-- Job 1 --
Reproduce the listing word for word, from the line containing "In terms of" through the final line of the listing.

-- Text shown --
====
Globe Conservation Horizon Scanning, which involves collaboration of the worldwide conservation community, focuses on identifying potential environmental problems across the planet that have not yet been noticed by society as a whole. This scanning of the environmental horizons has been conducted every year since 2010.

Although scientific findings and reports are issued - in English - based on these global scans, the limited proportion of the worldwide populace that has advanced English reading skills limits the readership of these materials. Less than one fifth of the world population speaks English; even less can read English.

Access to academic journals outlining global scanning discoveries and theories - predominantly in English - is restricted to scientific circles.

In some situations, people who need information about these world-spanning surveys might not be able to obtain it.

Every country in the world faces a unique mixture of environmental problems. For instance, the serious haze caused by heavy air pollution in northern China and across the Yangtze River Delta was not foreseen by most decision makers.
====
-- Records --
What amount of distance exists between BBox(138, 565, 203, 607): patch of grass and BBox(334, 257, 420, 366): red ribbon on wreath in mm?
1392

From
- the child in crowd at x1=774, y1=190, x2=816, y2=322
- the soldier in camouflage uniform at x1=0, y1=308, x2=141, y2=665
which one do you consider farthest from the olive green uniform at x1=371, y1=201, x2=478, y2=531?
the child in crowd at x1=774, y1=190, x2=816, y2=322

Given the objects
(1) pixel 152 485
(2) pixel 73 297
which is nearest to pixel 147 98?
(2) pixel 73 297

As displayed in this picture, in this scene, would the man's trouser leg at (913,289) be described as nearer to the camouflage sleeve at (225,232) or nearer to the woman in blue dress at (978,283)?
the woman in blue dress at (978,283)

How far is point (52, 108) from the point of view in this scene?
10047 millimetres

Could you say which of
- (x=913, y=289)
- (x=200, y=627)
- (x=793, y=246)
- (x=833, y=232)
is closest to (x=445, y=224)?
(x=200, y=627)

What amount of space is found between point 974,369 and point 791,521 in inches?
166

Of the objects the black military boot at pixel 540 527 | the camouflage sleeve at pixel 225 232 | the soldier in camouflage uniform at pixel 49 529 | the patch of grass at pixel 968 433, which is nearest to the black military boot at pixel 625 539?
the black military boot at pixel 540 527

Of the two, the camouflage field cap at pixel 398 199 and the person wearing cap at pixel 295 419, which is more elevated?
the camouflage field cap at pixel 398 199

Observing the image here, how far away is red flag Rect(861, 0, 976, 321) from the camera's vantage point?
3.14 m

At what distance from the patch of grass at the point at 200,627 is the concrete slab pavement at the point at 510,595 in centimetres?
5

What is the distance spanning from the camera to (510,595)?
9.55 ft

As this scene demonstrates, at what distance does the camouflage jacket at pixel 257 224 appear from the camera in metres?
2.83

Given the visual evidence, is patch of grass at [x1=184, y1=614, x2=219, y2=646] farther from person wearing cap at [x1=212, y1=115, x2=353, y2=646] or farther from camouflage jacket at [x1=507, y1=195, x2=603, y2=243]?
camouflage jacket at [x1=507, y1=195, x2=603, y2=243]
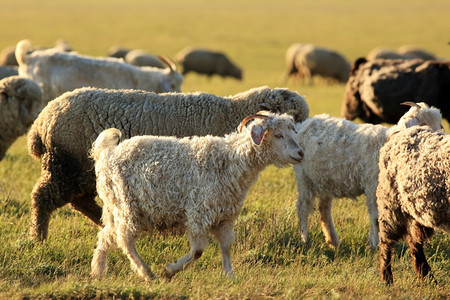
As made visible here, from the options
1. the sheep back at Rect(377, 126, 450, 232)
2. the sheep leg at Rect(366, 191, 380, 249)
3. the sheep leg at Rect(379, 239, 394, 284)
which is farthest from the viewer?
the sheep leg at Rect(366, 191, 380, 249)

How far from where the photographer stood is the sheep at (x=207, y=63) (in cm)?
3503

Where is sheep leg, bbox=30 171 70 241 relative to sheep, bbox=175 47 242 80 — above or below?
above

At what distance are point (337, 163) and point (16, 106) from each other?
445 centimetres

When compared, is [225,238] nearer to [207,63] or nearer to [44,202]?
[44,202]

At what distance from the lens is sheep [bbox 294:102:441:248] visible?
7.48m

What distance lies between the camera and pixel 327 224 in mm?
7867

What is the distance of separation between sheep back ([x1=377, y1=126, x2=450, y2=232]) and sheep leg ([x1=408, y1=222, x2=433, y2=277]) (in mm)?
201

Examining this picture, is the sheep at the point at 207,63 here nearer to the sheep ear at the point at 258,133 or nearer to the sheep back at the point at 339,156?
the sheep back at the point at 339,156

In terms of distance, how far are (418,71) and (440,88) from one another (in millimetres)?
555

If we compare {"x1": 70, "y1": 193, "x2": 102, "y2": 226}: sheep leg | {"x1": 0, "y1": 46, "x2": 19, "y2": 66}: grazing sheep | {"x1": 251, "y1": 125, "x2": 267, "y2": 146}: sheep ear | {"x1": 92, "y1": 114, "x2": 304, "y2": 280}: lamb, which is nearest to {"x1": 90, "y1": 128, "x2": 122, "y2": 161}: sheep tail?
{"x1": 92, "y1": 114, "x2": 304, "y2": 280}: lamb

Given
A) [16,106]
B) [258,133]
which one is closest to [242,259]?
[258,133]

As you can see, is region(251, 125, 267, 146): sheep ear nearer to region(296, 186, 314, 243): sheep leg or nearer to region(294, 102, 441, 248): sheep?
region(294, 102, 441, 248): sheep

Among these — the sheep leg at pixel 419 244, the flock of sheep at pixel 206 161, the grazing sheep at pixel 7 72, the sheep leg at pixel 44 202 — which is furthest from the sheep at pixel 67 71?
the sheep leg at pixel 419 244

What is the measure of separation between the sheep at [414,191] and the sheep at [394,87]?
====
-- Job 2 --
In the text on conservation horizon scanning, since what year has the scanning been carried out annually?

-- Written answer 1 --
In terms of distance, how far are (418,71) and (440,88) from one another (in millimetres)?
555

If we compare {"x1": 70, "y1": 193, "x2": 102, "y2": 226}: sheep leg | {"x1": 0, "y1": 46, "x2": 19, "y2": 66}: grazing sheep | {"x1": 251, "y1": 125, "x2": 267, "y2": 146}: sheep ear | {"x1": 92, "y1": 114, "x2": 304, "y2": 280}: lamb, which is nearest to {"x1": 90, "y1": 128, "x2": 122, "y2": 161}: sheep tail?
{"x1": 92, "y1": 114, "x2": 304, "y2": 280}: lamb

Given
A) [16,106]
B) [258,133]
which one is closest to [242,259]?
[258,133]

As you can see, is region(251, 125, 267, 146): sheep ear nearer to region(296, 186, 314, 243): sheep leg or nearer to region(294, 102, 441, 248): sheep?
region(294, 102, 441, 248): sheep

Among these — the sheep leg at pixel 419 244, the flock of sheep at pixel 206 161, the grazing sheep at pixel 7 72, the sheep leg at pixel 44 202 — which is furthest from the sheep at pixel 67 71?
the sheep leg at pixel 419 244

What is the measure of separation between the sheep at [414,191] and the sheep at [394,87]?

-- Written answer 2 --
Since 2010.